The sordid quality of Lewis’ early adult years was preceded by an equally disturbing childhood as Lewis’ alcoholic father frequently beat his mother and told Lewis he would never amount to anything. As a child, Lewis was sexually abused by some teenage boys, an experience he said made him feel “dirty, stinky and never as good as anyone else.”
After accepting Christ and going clean, Lewis got a lucrative job, married Lynda, who he met at an Alcoholics Anonymous meeting, and had three children. In 1986 he started Cons for Christ, a Canadian ministry whose workers visit inmates in jail and send them Bibles, and follow up by discipling them when they’re on the outside.
Cons for Christ has since spread internationally to Haiti, Estonia, the Ivory Coast, Britain and France.
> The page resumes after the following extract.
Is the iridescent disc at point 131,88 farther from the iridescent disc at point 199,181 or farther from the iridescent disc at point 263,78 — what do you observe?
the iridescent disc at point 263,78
Cons for Christ sponsored its first COPE conference in British Columbia in 2001. The conference was co-sponsored and funded by Kenneth Copeland Ministries.
Lewis is now chaplain’s adviser to the department of public safety in New Brunswick and wrote a training manual used throughout the Canadian prison system called Can the Chaplain Do It Alone? As an ordained minister with the Apostolic Church of Pentecost of Canada, he frequently shares his testimony at schools, churches and prisons.
Although the severe limp in his left leg from a terrible fight and the “train tracks” running down his left arm from years of shooting heroin belie Lewis’ past, he now seems every inch a respectable, hard-working person; a man with a mission.
“God has shown me my destiny,” Lewis told Charisma, “and it’s to reach the hearts of those who are imprisoned not just by bars, but by their own sin, shame, hatred and unforgiveness.”